- [Exercise prompt]:
Copy the records below word for word, including every line of each one.

- [Extracted records]:
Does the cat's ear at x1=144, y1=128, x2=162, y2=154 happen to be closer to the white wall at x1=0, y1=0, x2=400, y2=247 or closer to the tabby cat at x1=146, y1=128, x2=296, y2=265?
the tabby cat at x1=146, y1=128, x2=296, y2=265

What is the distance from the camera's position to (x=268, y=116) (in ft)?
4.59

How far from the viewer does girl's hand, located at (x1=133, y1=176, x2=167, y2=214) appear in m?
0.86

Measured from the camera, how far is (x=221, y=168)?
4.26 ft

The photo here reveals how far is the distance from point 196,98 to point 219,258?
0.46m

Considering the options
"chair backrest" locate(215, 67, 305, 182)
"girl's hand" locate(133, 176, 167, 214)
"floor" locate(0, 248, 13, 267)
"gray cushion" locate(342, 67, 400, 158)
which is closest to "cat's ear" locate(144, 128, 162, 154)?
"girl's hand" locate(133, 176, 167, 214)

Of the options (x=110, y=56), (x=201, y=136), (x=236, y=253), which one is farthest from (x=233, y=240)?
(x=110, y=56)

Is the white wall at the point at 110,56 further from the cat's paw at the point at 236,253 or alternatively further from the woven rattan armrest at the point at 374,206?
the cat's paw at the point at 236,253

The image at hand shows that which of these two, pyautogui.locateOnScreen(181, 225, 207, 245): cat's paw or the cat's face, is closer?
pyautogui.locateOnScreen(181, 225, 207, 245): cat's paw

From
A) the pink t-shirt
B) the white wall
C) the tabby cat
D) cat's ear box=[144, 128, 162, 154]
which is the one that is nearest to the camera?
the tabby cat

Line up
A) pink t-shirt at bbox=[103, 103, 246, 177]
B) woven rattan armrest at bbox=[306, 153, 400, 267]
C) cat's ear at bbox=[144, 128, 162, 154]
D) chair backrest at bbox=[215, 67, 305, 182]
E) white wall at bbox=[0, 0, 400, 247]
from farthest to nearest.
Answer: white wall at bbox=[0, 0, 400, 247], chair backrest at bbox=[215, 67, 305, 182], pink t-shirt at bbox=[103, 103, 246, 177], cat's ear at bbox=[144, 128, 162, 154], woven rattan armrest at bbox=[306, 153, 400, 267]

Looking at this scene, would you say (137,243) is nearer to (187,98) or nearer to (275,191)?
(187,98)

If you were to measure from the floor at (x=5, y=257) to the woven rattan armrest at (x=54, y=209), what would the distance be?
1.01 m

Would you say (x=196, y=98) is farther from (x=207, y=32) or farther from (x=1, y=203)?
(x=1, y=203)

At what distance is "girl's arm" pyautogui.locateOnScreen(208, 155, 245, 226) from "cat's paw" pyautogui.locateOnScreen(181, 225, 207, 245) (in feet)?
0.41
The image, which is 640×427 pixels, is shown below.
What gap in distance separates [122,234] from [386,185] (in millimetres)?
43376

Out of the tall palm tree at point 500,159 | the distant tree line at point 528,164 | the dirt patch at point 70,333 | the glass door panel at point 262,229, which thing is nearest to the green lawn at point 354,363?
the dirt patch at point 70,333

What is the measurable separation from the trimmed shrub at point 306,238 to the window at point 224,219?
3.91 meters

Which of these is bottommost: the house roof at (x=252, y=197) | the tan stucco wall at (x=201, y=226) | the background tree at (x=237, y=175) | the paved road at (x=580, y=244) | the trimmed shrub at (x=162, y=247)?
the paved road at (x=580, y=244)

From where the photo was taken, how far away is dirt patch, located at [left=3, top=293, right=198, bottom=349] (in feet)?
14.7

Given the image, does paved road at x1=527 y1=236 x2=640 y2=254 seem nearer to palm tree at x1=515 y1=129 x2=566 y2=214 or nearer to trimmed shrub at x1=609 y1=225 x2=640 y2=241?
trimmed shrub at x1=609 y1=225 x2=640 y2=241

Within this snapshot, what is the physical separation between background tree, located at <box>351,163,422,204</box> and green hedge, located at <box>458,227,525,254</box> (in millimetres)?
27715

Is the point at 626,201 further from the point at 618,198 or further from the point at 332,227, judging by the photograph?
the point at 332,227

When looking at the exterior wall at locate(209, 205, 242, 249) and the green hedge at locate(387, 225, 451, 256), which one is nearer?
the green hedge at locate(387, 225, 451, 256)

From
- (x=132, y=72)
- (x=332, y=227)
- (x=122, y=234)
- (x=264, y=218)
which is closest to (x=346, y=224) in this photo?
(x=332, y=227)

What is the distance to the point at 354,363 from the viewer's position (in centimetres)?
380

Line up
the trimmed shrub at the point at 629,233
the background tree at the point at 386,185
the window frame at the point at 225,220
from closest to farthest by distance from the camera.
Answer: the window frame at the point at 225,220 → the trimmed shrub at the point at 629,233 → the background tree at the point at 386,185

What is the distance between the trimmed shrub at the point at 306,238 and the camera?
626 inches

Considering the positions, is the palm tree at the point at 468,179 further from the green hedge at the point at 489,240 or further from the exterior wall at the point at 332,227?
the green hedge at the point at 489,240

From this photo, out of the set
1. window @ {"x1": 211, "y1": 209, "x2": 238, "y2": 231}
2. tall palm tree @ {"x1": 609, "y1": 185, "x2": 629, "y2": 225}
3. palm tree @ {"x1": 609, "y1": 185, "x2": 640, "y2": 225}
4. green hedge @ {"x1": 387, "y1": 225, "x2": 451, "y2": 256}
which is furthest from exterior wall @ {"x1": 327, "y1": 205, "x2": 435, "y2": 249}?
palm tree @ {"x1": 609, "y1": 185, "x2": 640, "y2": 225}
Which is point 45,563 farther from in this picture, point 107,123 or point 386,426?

- [Final answer]:
Does the cat's ear at x1=144, y1=128, x2=162, y2=154 happen to be closer to the white wall at x1=0, y1=0, x2=400, y2=247 or closer to the tabby cat at x1=146, y1=128, x2=296, y2=265?
the tabby cat at x1=146, y1=128, x2=296, y2=265

What is the distance from the camera's position to (x=268, y=116) (in ft)?
4.59

How far from the viewer does girl's hand, located at (x1=133, y1=176, x2=167, y2=214) appear in m?
0.86

Measured from the camera, how far is (x=221, y=168)?
4.26 ft

The photo here reveals how far is the distance from point 196,98 to point 219,258?
0.46m

Considering the options
"chair backrest" locate(215, 67, 305, 182)
"girl's hand" locate(133, 176, 167, 214)
"floor" locate(0, 248, 13, 267)
"gray cushion" locate(342, 67, 400, 158)
which is closest to "cat's ear" locate(144, 128, 162, 154)?
"girl's hand" locate(133, 176, 167, 214)

Of the options (x=110, y=56), (x=201, y=136), (x=236, y=253), which one is farthest from (x=233, y=240)?
(x=110, y=56)

Is the white wall at the point at 110,56 further from the cat's paw at the point at 236,253 or alternatively further from the woven rattan armrest at the point at 374,206?
the cat's paw at the point at 236,253

The image at hand shows that which of these two, pyautogui.locateOnScreen(181, 225, 207, 245): cat's paw or the cat's face, is closer?
pyautogui.locateOnScreen(181, 225, 207, 245): cat's paw

From
A) the pink t-shirt
B) the white wall
C) the tabby cat
D) cat's ear box=[144, 128, 162, 154]
which is the one that is nearest to the camera?
the tabby cat

Line up
A) pink t-shirt at bbox=[103, 103, 246, 177]
B) woven rattan armrest at bbox=[306, 153, 400, 267]
C) cat's ear at bbox=[144, 128, 162, 154]
D) chair backrest at bbox=[215, 67, 305, 182]
E) white wall at bbox=[0, 0, 400, 247]
from farthest to nearest.
Answer: white wall at bbox=[0, 0, 400, 247], chair backrest at bbox=[215, 67, 305, 182], pink t-shirt at bbox=[103, 103, 246, 177], cat's ear at bbox=[144, 128, 162, 154], woven rattan armrest at bbox=[306, 153, 400, 267]

Looking at this scene, would you say (137,243) is nearer to (187,98) or nearer to (275,191)?
(187,98)

If you were to measure from the floor at (x=5, y=257) to the woven rattan armrest at (x=54, y=209), what would the distance be?
1.01 m

Would you say (x=196, y=98) is farther from (x=207, y=32) or farther from (x=1, y=203)?
(x=1, y=203)

At what distance is "girl's arm" pyautogui.locateOnScreen(208, 155, 245, 226) from "cat's paw" pyautogui.locateOnScreen(181, 225, 207, 245) (in feet)?
0.41
The image, which is 640×427 pixels, is shown below.
What gap in distance separates [122,234] from [386,185] (in millimetres)?
43376

Out of the tall palm tree at point 500,159 | the distant tree line at point 528,164 | the dirt patch at point 70,333 | the glass door panel at point 262,229, which thing is nearest to the green lawn at point 354,363?
the dirt patch at point 70,333

What is the measurable separation from the trimmed shrub at point 306,238 to the window at point 224,219?
3.91 meters

Which of these is bottommost: the house roof at (x=252, y=197) | the tan stucco wall at (x=201, y=226) | the background tree at (x=237, y=175) | the paved road at (x=580, y=244) | the trimmed shrub at (x=162, y=247)?
the paved road at (x=580, y=244)

From where the photo was taken, how far away is dirt patch, located at [left=3, top=293, right=198, bottom=349] (in feet)?
14.7

Given the image, does paved road at x1=527 y1=236 x2=640 y2=254 seem nearer to palm tree at x1=515 y1=129 x2=566 y2=214 or nearer to trimmed shrub at x1=609 y1=225 x2=640 y2=241?
trimmed shrub at x1=609 y1=225 x2=640 y2=241

Within this snapshot, what is the physical separation between background tree, located at <box>351,163,422,204</box> and green hedge, located at <box>458,227,525,254</box> (in millimetres)?
27715

Is the point at 626,201 further from the point at 618,198 or further from the point at 332,227, judging by the photograph?
the point at 332,227

When looking at the exterior wall at locate(209, 205, 242, 249) and the green hedge at locate(387, 225, 451, 256), which one is nearer?
the green hedge at locate(387, 225, 451, 256)

From
- (x=132, y=72)
- (x=332, y=227)
- (x=122, y=234)
- (x=264, y=218)
which is closest to (x=346, y=224) in this photo?
(x=332, y=227)

What is the distance to the point at 354,363 from the viewer's position (in centimetres)?
380

Line up
the trimmed shrub at the point at 629,233
the background tree at the point at 386,185
the window frame at the point at 225,220
from closest to farthest by distance from the camera.
Answer: the window frame at the point at 225,220 → the trimmed shrub at the point at 629,233 → the background tree at the point at 386,185

What is the distance between the trimmed shrub at the point at 306,238 and the camera?
626 inches

Considering the positions, is the palm tree at the point at 468,179 further from the green hedge at the point at 489,240 or further from the exterior wall at the point at 332,227?
the green hedge at the point at 489,240

From this photo, out of the set
1. window @ {"x1": 211, "y1": 209, "x2": 238, "y2": 231}
2. tall palm tree @ {"x1": 609, "y1": 185, "x2": 629, "y2": 225}
3. palm tree @ {"x1": 609, "y1": 185, "x2": 640, "y2": 225}
4. green hedge @ {"x1": 387, "y1": 225, "x2": 451, "y2": 256}
which is furthest from exterior wall @ {"x1": 327, "y1": 205, "x2": 435, "y2": 249}?
palm tree @ {"x1": 609, "y1": 185, "x2": 640, "y2": 225}
Which is point 45,563 farther from in this picture, point 107,123 or point 386,426?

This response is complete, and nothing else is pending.